3.1 Dinero electrónico

Cualquier sistema de intercambio de información es susceptible de utilizarse para intercambiar dinero. Pero la Internet no se diseñó pensando en transacciones comerciales. Estas se realizaban, y se continúan realizando, a través de redes especiales (lo que se  suele llamar Banknet). Los objetivos primordiales de la Internet eran facilitar la circulación de información científica y simplificar la interconexión de redes y equipos diversos, dejando un poco de lado los temas de seguridad.

La entrada de empresas y servicios comerciales en la Internet atraídas por ventajas competitivas, por el prometedor segmento de mercado formado por los usuarios, o simplemente porque es el único prototipo existente de las llamadas “autopistas de la información” se ha ido progresivamente acelerando. Inicialmente muchas entidades se han limitado a una especie de posición de observación, de hacer notar su presencia en la red por motivos de imagen, esperando poder maximizar las operaciones posibles cuando consideren el tema maduro. Esta persistente implantación hizo que superaran por primera vez en nodos conectados a las instituciones educativas y de investigación a finales del año 1994 ( a principios de 1995 ya había más de 32.000 empresas conectadas en EEUU según datos de la Internet Society). El cambio de la Internet de una red primariamente dedicada a temas académicos hacia una red de propósitos generales (comercio, información, ocio... ) estaba establecido.

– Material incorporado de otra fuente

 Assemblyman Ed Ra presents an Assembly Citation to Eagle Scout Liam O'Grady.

Todo ello no hizo sino aumentar la presión y el interés existente para conseguir resolver el problema de la falta de seguridad. El uso comercial de la red requiere transacciones monetarias seguras de acuerdo con estándares reconocidos. Conseguir que se puedan realizar con normalidad pagos a través de la Internet y, especialmente, que el atractivo envoltorio que proporciona el World Wide Web sea el vehículo, ha reunido una cantidad ingente de esfuerzos en los ultimos meses.Y no sólo hay que considerar las operaciones de pago, sino también otras relacionadas, como el manejo de cuentas bancarias desde el domicilio del cliente, o las transacciones entre empresas.

Autenticidad y privacidad

El uso de la Internet para el intercambio de información sensible plantea dos grandes problemas:

·        La autentificación, es decir, asegurar que los interlocutores son realmente quienes dicen ser.

·        La privacidad e integridad de los datos que circulan, o sea, que un tercero no pueda observar, copiar o modificar el contenido la información mientras se transmite.

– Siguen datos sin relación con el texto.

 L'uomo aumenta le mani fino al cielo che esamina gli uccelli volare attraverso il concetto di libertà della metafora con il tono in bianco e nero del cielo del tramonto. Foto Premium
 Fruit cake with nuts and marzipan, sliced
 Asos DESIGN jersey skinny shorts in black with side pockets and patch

Las soluciones a ambos problemas se basan en el uso de criptografía digital, es decir, de sistemas de cifrado. Estos sistemas, conocidos habitualmente como criptosistemas, consisten en aplicar un método (encriptado) a la información de manera que queda convertida en lo que se llama un texto cifrado. El texto cifrado carece de sentido a primera vista. Solo al aplicarle el método contrario (desencriptado) volvemos a obtener la información original. Actualmente la práctica totalidad de criptosistemas utilizan un sistema de claves .

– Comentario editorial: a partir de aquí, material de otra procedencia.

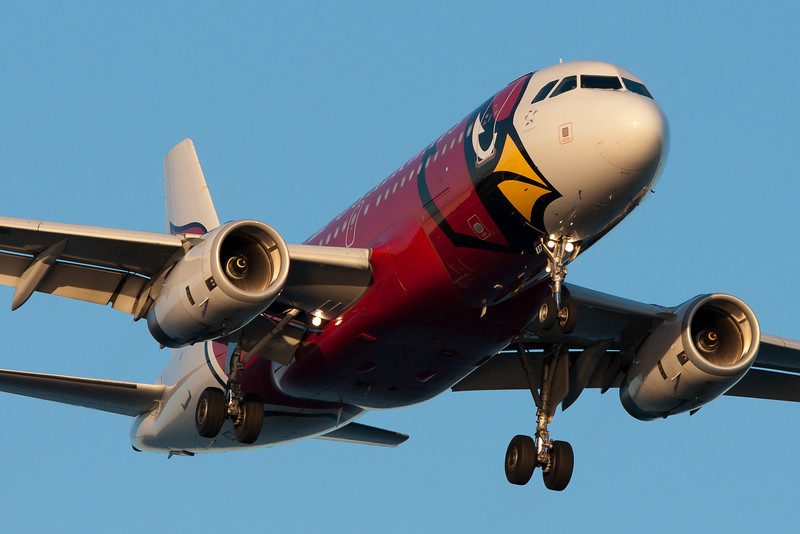 The US Airways Arizona Cardinals jet on final for runway 27.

Claves simétricas y asimétricas

Los sistemas de clave secreta o simétrica son las más obvios. El algoritmo utiliza la misma clave tanto para encriptar como para desencriptar la información. Tanto el emisor como el receptor de un mensaje deben conocer dicha clave secreta. El ejemplo mas habitual es el DES (Data Encription System) que se utiliza por ejemplo para guardar las passwords en máquinas Unix. Otros algoritmos alternativos del mismo tipo son el IDEA o el RC4. Los sistemas de claves asimétricas o públicas difieren del esquema anterior. Usan un conjunto de dos claves, de modo que lo que se encripta con una clave puede ser desencriptado usando su pareja y viceversa. Esto posibilita el hacer pública una de las dos y conservar la otra en secreto, con lo que salvamos el principal problema de las claves simétricas: el tener que compartir la clave con el destinatario. A partir de aquí se pueden poner en juego conceptos como el de la firma digital para solucionar el tema de la autentificación. A cambio son mucho más costosos que los simétricos en cuanto a recursos informáticos. El caso mas conocido es el RSA (iniciales de sus creadores: Rivest, Shamir y Adleman)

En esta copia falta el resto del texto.